Edición de lujo y tirada limitada de «God Save the Queen», 2012

6. ¿RIP?. Los Sex Pistols nacieron para morir deprisa. Fueron una refrescante maldición. Como una versión en reverso de un embarazo, estuvieron nueve meses entre nosotros, del 4 de noviembre de 1976, fecha de publicación de su primer disco, el single Anarchy in the UK / I Wanna Be Me; al 14 de enero de 1978, cuando actuaron por última vez en público —actuar es un verbo demasiado condescendiente, ya no se soportaban entre sí—. Fue en San Francisco (EE UU) [vídeo del concierto completo tras la entrada] y Rotten acabó el show hablando cara a cara a la audiencia: «¡Ah, ja, ja, ja! ¿Alguna vez os habían engañado? Buenas noches». El resto ha sido muy triste: la muerte anunciada de Vicious, convertido en un más que presunto asesino; actuación de los músicos como mercenarios sin rumbo —con excepción de los muy aconsejables primeros álbumes de PIL, la banda de Lydon—; una reunión crowdfunding en 2007-2008 en la que tocaron como si ellos mismos no hubieran negado la posibilidad de futuro; vulgares pleitos por los derechos de las canciones ante una justicia a la cual nos aconsejaron maldecir; el lanzamiento de un agua de colonia con el nombre de la banda («pura energia, combinada con aroma a piel, heliotropo y pachuli») y durante el nuevo jubileo de Isabel II, la reedición de lujo de 3.500 ejemplares de God Save the Queen en vinilo de siete pulgadas de la que se descolgó Lydon diciendo que «socava todo aquello por lo que lucharon los Sex Pistols».

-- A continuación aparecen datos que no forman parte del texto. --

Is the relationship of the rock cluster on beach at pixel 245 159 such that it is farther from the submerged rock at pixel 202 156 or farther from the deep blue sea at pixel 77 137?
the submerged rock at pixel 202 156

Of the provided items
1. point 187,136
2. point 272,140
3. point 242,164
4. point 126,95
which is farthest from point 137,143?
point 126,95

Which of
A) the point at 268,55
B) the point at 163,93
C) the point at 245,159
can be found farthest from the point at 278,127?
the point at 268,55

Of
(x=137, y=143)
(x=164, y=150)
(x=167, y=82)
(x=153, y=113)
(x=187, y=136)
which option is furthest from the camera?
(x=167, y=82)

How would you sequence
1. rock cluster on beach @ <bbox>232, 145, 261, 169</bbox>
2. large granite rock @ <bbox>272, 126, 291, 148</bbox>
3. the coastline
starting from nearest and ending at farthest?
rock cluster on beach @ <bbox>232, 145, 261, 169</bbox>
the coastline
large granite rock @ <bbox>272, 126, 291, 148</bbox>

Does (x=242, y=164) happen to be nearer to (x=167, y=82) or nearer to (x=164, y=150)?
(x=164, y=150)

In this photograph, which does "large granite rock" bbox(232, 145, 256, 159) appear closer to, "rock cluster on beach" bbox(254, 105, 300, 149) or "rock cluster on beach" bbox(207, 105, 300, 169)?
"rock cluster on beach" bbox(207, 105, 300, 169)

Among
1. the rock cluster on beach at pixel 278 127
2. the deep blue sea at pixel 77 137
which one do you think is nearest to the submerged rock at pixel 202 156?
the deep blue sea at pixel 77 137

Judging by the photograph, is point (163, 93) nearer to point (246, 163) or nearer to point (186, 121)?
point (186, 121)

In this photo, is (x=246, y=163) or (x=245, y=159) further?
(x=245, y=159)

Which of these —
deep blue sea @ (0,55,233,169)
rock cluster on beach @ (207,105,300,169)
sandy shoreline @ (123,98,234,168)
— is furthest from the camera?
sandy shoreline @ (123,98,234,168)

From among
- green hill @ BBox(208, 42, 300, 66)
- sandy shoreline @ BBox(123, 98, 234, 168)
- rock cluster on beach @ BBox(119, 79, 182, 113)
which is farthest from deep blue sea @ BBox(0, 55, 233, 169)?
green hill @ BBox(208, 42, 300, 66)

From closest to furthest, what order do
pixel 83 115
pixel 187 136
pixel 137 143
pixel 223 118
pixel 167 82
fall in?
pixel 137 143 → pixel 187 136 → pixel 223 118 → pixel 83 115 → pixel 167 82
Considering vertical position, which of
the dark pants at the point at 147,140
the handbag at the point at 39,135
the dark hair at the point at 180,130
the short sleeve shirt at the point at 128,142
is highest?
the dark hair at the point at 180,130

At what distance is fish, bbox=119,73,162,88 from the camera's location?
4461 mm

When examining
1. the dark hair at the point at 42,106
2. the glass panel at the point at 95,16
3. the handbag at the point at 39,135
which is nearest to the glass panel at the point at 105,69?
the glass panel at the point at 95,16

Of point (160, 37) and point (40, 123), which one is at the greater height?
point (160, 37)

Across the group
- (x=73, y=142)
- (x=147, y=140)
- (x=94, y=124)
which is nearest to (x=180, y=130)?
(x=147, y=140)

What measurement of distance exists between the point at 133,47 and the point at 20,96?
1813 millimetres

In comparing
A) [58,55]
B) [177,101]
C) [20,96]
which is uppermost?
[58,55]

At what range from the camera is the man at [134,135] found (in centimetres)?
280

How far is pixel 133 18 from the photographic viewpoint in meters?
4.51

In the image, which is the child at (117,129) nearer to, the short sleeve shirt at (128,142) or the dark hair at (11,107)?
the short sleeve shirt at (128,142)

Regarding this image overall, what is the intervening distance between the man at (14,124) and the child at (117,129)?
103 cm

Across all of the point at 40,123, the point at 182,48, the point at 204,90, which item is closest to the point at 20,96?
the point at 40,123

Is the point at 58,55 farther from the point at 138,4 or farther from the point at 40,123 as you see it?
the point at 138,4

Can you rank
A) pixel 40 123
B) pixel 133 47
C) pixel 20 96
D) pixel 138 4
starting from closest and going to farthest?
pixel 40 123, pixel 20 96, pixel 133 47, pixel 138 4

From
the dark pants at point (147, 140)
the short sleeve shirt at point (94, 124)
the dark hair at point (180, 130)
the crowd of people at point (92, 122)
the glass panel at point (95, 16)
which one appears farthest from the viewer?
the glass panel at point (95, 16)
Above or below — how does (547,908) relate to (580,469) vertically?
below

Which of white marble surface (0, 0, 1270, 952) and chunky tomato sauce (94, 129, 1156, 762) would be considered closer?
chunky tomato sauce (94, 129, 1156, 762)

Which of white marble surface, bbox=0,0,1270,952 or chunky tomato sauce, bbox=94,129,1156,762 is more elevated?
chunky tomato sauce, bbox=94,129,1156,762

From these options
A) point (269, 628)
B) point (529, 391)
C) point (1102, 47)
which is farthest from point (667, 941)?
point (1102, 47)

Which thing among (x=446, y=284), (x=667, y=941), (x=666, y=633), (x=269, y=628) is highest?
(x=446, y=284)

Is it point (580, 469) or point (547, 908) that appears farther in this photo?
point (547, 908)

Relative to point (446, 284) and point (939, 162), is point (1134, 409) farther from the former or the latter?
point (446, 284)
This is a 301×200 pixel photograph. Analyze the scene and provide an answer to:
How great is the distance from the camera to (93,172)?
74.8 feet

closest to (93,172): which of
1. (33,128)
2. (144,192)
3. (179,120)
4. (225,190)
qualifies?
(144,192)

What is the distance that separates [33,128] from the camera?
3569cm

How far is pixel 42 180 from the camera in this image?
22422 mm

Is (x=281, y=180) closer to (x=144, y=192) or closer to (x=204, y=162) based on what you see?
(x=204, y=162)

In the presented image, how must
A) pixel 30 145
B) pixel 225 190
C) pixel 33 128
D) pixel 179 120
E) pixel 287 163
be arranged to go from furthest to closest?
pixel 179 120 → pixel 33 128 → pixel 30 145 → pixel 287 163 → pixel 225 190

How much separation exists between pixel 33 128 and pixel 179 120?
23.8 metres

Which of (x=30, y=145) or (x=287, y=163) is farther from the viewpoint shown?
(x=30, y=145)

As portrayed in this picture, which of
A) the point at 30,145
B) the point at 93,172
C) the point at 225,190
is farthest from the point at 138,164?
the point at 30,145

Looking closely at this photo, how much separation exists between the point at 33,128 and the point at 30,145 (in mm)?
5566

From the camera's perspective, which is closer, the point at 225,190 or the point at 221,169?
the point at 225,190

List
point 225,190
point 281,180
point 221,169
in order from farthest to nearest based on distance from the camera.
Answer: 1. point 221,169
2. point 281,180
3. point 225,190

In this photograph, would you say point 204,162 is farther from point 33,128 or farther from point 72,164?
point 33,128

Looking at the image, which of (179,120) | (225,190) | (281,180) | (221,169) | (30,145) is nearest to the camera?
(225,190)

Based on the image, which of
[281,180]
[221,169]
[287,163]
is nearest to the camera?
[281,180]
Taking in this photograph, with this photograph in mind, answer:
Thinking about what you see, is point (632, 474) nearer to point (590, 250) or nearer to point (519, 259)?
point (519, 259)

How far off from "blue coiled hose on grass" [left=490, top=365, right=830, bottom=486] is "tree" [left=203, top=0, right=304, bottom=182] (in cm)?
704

¿Qué queda de la canción ante la que nadie era capaz de sonreir? Quizá el mensaje esencial de un joven gandul que no se cepilla los dientes, se siente «vacío», quiere «destruir a los transeúntes» y aconseja, como vomitando: «Sean irresponsables. Sean irrespetuosos. Sean todo lo que esta sociedad detesta (…) Te aseguro que no me odias tanto como yo te odio a ti». Suficiente, ¿no?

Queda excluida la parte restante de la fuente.